Q.  Let's assume that you can take the championship.  What are you looking to do in the future?  What are your plans in that once you achieve a championship it does kind of change your whole résumé and the way people look at you?
JAMES BUESCHER:  My plans from when I started racing, a couple years after I started racing, was to make it to the Cup Series and to be able to compete for championships at the Cup level.  That plan hasn't changed.  I still want to make it there.  I still don't know how it's going to happen.  Winning a championship would definitely help the résumé, but I don't even know what I'm doing next season.  I know I'm driving something, I just don't know what, and I have to figure out the options and see how everything plays out.
I wouldn't say that that is reliant on winning a championship.  We just have to go out there and focus on finishing this year before we worry about next year.

Q.  Talk specifically about this track.  It's aged now, and the races seem to be getting better and better.  How do you attack this Homestead Miami Speedway?
JAMES BUESCHER:  The truck race is a night race, and tracks gain grip at night.  The racetrack is getting slicker and slicker, but this place creates good racing.  It has multiple grooves, you can run the top, you can run the middle, you can make the bottom work.  But we approach it like any other racetrack, and that's go out there and practice and find the balance in your truck and find the best balance you can to have the most speed.
That's what we have to do just like any other week, and I think it's a good track for us.

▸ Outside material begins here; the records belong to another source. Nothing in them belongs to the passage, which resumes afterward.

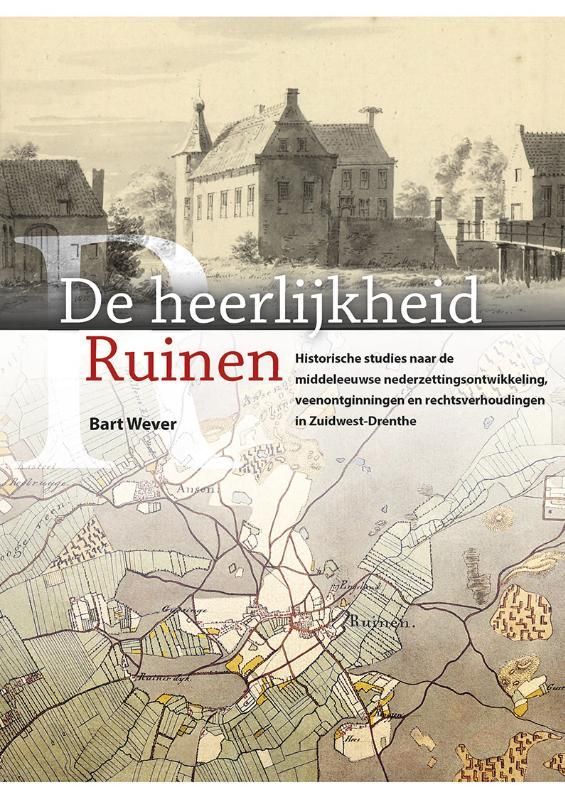 Bart Wever; De heerlijkheid Ruinen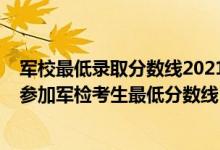 军校最低录取分数线2021贵州（2022军队院校在贵州招生参加军检考生最低分数线）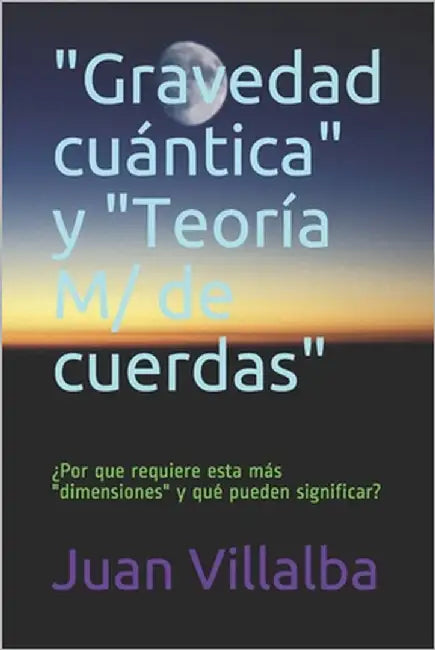 "Gravedad cuántica" y "Teoría M/ de cuerdas": ¿Por que requiere esta más " dimensiones" y qué pueden significar? by Villalba, Juan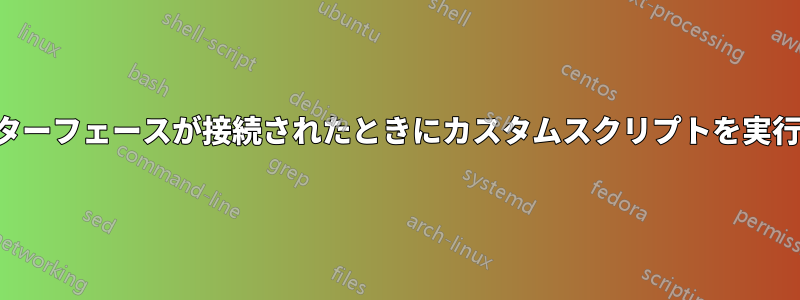 インターフェースが接続されたときにカスタムスクリプトを実行する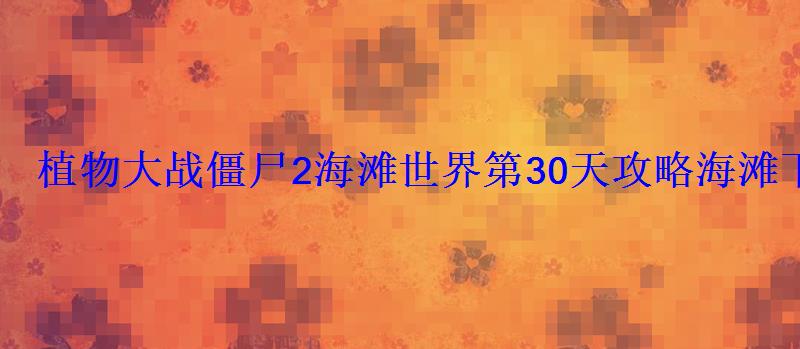 植物大战僵尸2海滩世界第30天攻略海滩下的植物保卫战 植物大战僵尸2海滩世界第30天攻略海滩下的植物保卫战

Q.  Nowadays we see more Hispanic drivers becoming part of the NASCAR races.  Do you think this is good for the sport?
JAMES BUESCHER:  I think anybody being interested in the races is good for the sport.  The fact that the sport is becoming more diverse as far as the fans go and having a broader fan base is definitely a good thing.  That means more fans.  And the fans is what makes the wheels go round in NASCAR.
If it weren't for the fans, we wouldn't have a reason to be here every week, and I think the Truck Series has put on a great show for the fans this year, and I don't expect tomorrow night to be any different.

Q.  And a message to all the Hispanic fans that are every day more and more for NASCAR, what would you say to them?
JAMES BUESCHER:  Thanks for watching NASCAR.  I think NASCAR is a great sport to watch.  It's the best racing in the world, and now that we are becoming‑‑ getting a broader audience, I think everybody else in the world is seeing that.  You have guys that come from F1 to NASCAR and they struggle.  I mean, they see how hard it is.  It's cool to see that.  It's a good feeling to know that we are that level of race car drivers, and it's not the easiest thing in the world.  But it's definitely a lot of fun.